Tugas Latihan ->
• 1. Tuliskan ulang tanpa perubahan sedikit pun bagian teks tentang Kemayoran mulai dari "Kemayoran adalah kawasan" sampai dengan "bekas bandara ini.".
• 2. Dalam teks tentang Kemayoran, bangunan apa yang direncanakan sebuah konsorsium di kawasan itu sebelum krisis moneter?

Teks Hasil Ekstraksi ->
Kemayoran Dalam Sebuah Ironi Dunia Properti


Berita Asli – Umumnya, lokasi dan akses menjadi faktor penentu kemajuan sebuah kawasan. Tetapi, jangan lupa untuk mempertimbangkan faktor citra (image) sebuah kawasan, karena sebuah kawasan yang strategis dengan infrastruktur yang baik pun bisa mengalami stagnansi, seperti kawasan Kemayoran.
Kemayoran adalah kawasan yang menjadi ironi dunia properti Ibu Kota. Dengan lokasi strategis, infrastruktur prima—jalan-jalan mulus nan lebar serta jaringan listrik dan telepon tertata rapi di bawah tanah—ternyata tidak bisa mengangkat pamor kawasan bekas bandara ini.  
Anton Sitorus, Head of Research Jones Lang LaSalle menjelaskan, kawasan Kemayoran kurang diminati bukan karena akses atau infrastruktur yang tidak bagus, tetapi karena image-nya. “Perusahaan yang ingin masuk ke sebuah kawasan akan mempertimbangkan image kawasan tersebut. Jika representatif atau bergengsi, mereka mau. Tetapi, saat ini image Kemayoran belum bisa disebut sebagai kawasan bisnis. Image Kemayoran lebih pada Jakarta Fair, padat, dan kumuh,” jelas Anton.
Andai saja krisis moneter di ujung tahun 90-an tidak terjadi, imbuh Anton, kawasan Kemayoran mungkin sudah lebih maju dari kawasan TB Simatupang. Pasalnya, saat itu sebuah konsorsium berencana membangun Menara Jakarta—yang digadang sebagai salah satu menara tertinggi di dunia. Sayang, akibat krisis mega proyek tersebut terhenti di tengah jalan.

Data yang Ditampilkan ->
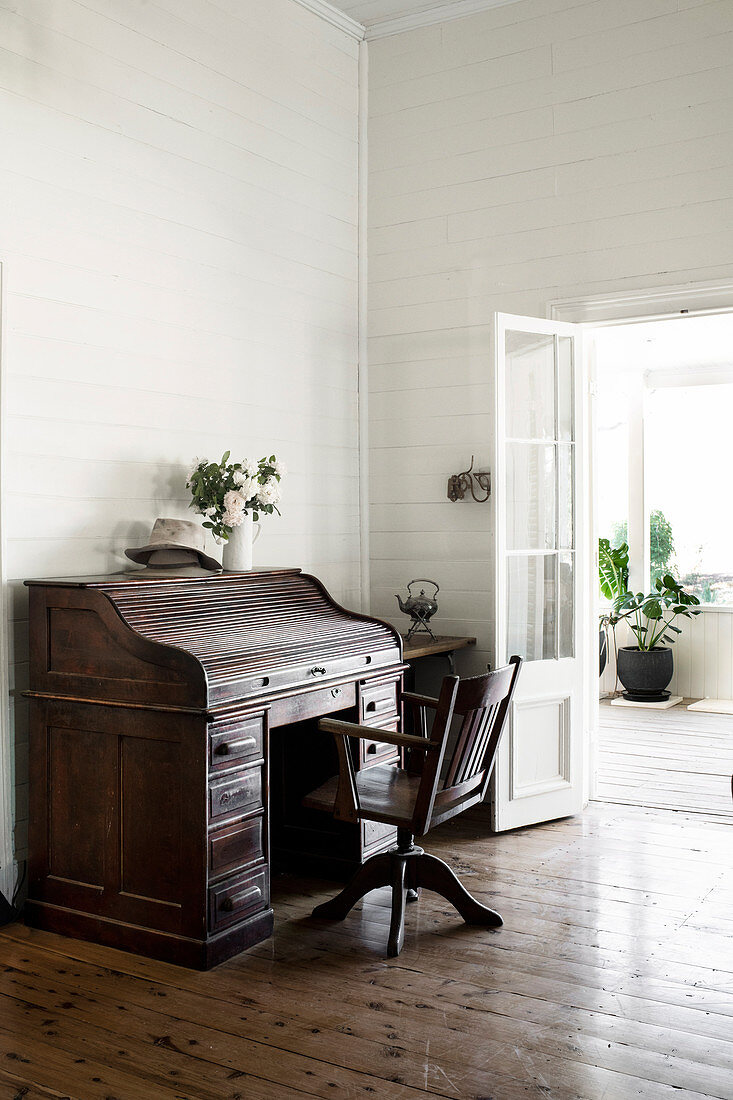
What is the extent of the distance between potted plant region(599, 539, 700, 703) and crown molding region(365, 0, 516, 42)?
14.4 feet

Jawaban Latihan ->
• 1.
Kemayoran adalah kawasan yang menjadi ironi dunia properti Ibu Kota. Dengan lokasi strategis, infrastruktur prima—jalan-jalan mulus nan lebar serta jaringan listrik dan telepon tertata rapi di bawah tanah—ternyata tidak bisa mengangkat pamor kawasan bekas bandara ini.

• 2. Menara Jakarta, yang digadang sebagai salah satu menara tertinggi di dunia.